Since WRDA 2000, the Federal government was expected to pay 50 percent of the cost of Everglades restoration. Most of the money spent since then has been spent to keep the lights on for a small army of federal employees in South Florida. Meanwhile, the Loxahatchee Refuge problem with invasive vegetation has only gotten worse and the pythons are taking over Everglades National Park. It is a pipedream that the Congress will ever fund Everglades restoration. And trying to maintain a national park in pristine condition at the bottom of a watershed is impossible.

Has Negron learned nothing from how this was received when he trotted out a few weeks ago? It needs major overhaul and if not, it should be tabled or DOA.

Does the Senator care anything about the cities of Belle Glade, Pahokee and Clewiston which stand to lose jobs for its citizens? More land taken means less vegetables-in addition to sugar-for us to buy locally. The problem is and always have been north of Lake Okeechobee and, since the COE screwed up the Kissimmee River we taxpayers pay to correct it to cleanse the runoff from Disney(don't blame the ranches). The gov't already owns acreage south of the lake so they can dig the reservoirs deeper and not threaten the livelihoods of our western neighbors.

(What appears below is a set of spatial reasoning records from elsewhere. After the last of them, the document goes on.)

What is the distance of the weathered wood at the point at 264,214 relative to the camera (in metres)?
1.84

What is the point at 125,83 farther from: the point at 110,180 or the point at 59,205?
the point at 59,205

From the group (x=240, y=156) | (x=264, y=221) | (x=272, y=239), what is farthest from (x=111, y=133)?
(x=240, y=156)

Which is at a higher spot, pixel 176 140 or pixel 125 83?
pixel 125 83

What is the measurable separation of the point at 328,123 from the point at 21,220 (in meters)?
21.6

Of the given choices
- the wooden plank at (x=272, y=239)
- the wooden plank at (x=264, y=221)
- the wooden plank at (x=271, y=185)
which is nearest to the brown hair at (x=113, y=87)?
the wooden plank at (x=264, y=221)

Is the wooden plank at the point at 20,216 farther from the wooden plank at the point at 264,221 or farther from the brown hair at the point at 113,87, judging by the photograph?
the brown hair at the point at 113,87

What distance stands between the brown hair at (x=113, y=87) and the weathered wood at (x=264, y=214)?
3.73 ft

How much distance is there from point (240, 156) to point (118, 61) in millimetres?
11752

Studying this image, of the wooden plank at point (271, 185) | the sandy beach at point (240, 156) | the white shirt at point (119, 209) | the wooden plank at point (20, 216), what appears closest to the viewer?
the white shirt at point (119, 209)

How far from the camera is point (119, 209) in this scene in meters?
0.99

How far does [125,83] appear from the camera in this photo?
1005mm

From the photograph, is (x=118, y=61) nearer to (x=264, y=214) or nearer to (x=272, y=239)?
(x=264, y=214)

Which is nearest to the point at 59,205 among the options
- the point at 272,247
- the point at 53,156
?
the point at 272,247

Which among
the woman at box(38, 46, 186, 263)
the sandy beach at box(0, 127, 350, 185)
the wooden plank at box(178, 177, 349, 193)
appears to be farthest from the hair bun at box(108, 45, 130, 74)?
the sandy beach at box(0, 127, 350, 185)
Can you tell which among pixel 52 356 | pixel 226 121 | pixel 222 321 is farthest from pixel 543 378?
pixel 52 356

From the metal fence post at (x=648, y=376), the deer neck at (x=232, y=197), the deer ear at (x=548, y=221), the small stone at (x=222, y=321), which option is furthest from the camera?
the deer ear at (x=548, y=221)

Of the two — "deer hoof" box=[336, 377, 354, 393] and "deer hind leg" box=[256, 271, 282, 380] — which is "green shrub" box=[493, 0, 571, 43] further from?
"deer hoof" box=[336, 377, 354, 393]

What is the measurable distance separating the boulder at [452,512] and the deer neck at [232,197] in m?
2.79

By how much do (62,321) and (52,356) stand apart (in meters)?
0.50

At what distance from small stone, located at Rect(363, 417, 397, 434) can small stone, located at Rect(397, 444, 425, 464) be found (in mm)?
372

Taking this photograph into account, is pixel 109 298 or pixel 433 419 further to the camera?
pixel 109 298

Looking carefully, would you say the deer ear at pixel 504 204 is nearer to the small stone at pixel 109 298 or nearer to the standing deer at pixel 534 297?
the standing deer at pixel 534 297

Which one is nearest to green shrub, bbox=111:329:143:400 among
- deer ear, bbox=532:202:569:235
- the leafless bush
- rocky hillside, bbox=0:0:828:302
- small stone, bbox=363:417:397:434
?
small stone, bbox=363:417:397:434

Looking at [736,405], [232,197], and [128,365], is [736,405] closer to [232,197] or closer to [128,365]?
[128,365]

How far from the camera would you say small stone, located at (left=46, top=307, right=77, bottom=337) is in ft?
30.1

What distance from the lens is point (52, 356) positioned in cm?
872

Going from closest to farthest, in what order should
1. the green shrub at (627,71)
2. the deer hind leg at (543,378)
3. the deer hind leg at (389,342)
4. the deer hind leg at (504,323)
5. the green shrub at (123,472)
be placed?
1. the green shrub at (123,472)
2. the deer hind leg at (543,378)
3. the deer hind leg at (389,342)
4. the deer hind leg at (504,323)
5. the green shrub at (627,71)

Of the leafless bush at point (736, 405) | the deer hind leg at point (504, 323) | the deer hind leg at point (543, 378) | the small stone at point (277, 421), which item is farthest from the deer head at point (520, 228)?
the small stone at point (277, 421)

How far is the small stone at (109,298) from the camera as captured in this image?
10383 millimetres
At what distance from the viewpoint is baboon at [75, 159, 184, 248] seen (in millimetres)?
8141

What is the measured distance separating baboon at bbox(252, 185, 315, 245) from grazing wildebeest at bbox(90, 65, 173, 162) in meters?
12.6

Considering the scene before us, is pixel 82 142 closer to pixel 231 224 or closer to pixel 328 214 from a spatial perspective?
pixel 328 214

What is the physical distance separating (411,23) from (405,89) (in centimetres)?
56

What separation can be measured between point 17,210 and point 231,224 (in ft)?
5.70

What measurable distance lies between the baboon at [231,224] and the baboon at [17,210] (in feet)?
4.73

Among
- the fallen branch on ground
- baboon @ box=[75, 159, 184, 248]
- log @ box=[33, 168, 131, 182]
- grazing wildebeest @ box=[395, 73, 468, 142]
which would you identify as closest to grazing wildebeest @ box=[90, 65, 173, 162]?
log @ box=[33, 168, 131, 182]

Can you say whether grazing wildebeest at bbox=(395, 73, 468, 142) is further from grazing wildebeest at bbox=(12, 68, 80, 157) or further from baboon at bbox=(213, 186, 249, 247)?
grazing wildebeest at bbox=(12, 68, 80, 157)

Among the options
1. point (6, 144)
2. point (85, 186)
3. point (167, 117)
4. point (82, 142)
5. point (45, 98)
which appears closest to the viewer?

I hope politics won't bring more votes for SB 10. Families' survival depend on them!

If we want to clean the water coming out of Lake Okeechobee, the water needs to be cleaned before entering the Lake. More efforts are needed in North and Central Florida where 100% of the aquifer recharge comes from. This plan will destroy family farms, kill jobs, and cost Florida's taxpayers dearly, and doesn't have any scientific evidence that it will even work.

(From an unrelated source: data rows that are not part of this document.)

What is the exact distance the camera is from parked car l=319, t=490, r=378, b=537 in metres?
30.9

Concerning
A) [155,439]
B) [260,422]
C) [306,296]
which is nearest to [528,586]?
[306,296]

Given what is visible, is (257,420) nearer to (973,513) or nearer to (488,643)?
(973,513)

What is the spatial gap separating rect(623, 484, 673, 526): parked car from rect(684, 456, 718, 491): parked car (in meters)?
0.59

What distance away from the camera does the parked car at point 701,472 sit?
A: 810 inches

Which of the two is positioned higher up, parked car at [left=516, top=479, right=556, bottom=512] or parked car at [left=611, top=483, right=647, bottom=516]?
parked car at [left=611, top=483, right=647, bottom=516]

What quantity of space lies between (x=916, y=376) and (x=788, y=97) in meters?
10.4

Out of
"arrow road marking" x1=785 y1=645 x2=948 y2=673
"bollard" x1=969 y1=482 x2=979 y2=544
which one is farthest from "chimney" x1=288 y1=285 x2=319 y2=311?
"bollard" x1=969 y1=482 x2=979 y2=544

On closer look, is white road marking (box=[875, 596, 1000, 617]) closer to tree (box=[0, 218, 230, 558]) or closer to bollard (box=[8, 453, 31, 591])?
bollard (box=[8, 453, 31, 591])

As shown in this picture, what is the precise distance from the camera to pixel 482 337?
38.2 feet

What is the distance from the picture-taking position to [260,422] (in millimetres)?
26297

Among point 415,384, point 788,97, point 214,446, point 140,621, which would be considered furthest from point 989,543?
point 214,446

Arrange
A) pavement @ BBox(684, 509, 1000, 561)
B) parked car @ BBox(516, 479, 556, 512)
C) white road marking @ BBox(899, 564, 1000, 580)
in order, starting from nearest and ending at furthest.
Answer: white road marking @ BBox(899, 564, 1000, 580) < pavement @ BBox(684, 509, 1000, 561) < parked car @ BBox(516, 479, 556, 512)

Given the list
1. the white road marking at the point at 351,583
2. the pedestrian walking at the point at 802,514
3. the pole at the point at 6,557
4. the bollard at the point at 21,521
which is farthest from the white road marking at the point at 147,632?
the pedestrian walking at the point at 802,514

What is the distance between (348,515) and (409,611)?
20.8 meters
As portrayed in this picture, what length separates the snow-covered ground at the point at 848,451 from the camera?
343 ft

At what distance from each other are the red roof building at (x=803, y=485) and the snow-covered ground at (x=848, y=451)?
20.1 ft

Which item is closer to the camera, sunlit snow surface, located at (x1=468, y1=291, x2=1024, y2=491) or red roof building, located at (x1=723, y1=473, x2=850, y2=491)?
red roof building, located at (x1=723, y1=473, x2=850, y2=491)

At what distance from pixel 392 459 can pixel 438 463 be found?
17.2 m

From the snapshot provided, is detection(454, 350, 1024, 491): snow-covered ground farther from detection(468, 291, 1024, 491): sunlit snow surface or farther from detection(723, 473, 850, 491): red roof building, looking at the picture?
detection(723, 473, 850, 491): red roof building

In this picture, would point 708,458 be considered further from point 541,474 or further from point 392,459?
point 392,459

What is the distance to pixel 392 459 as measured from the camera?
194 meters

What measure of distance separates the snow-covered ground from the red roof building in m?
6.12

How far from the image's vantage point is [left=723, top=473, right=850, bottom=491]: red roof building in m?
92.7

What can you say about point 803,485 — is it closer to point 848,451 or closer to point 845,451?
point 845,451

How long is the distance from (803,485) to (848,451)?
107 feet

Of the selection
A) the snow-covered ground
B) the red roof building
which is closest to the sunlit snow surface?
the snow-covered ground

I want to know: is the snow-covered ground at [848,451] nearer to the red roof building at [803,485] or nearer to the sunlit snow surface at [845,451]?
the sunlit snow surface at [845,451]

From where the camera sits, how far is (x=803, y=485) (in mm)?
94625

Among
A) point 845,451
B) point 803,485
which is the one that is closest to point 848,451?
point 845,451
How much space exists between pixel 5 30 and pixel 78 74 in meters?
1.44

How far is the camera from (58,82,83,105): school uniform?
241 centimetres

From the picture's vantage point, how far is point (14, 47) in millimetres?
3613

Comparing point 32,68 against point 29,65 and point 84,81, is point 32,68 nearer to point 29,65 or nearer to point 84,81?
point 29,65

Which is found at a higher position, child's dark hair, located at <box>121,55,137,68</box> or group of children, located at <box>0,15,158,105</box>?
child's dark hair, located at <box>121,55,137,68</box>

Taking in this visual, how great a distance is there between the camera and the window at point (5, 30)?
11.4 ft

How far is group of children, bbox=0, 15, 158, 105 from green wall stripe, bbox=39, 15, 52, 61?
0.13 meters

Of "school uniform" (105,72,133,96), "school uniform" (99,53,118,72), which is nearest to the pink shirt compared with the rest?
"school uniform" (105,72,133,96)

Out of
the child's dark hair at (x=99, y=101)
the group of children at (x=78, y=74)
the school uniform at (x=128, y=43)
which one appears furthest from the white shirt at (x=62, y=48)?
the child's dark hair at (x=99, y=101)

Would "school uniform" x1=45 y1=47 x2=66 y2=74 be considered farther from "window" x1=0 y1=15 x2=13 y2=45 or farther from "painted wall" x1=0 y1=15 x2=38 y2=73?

Your first sentence says it all, David, because that's where the problem begins. Until the waters entering the Lake are cleaned up, what comes our of the Lake will continue doing its damage.

Let's focus on Florida's best scientists. Are they the 200 constantly mentioned by the Everglades Foundation consisting of FIU graduate students and others with absolutely no South Florida water resource experience? Other than the Foundation, only the worthless Stuart News idolizes this list which is made up of individuals with pathetic credentials. Lastly, is an act of Congress really that unlikely President Negron? Your first paragraph states otherwise since you are such a name dropper and so well connected in Washington!

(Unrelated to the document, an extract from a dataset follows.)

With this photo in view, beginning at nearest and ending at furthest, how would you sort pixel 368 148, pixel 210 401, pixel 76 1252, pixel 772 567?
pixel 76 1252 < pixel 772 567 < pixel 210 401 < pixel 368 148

There are issues with septic discharge but they pale in comparison to the concentrated agriculture contaminants in Lake Okeechobee. However, if more water was retained in wetlands north of Okeechobee it would reduce the need for a southern reservoir and would allow more cleaning of the water prior to entering Okeechobee and recharge of the aquifer under the Kissimmee River area. There are many projects that are already planned and ready to go north of Okeechobee that are sitting waiting for adequate State and Federal funding. According to another recent article his own Republican Congressional delegation schooled Senator Negron that introducing another project - the southern reservoir at this point could jeopardize federal funding that is already in the pipeline (if they decide go back and reassess). Do we really think we will get more federal funding with the environmental mess that is transpiring in D.C.? Senator Negron and Governor Scott are in deep trouble in South Florida because they have squandered time when they should have been pressing for completion of these projects north of Okeechobee. Now Senator Negron is trying to project himself as an environmentalist. He is not - he knows that this project is dead on arrival. He is scared for his political future. He needs to do his homework before trying to pass off this project as a viable opportunity to fix a horrible situation in his district. We need to hold Senator Negron and Governor Scott accountable for a deplorable history of neglect of the environment in the State of Florida at a time of critical need.

I guess he still has not learned that the real problem is not discharges from the lake, but septic systems around the lagoon, which are poisoning the water with nutrients. Until the correct premise is considered (the problem starts at home), no reasonable resolution will be achieved. Negon wants to blame others, and then get money from others to pay for a problem in his back yard.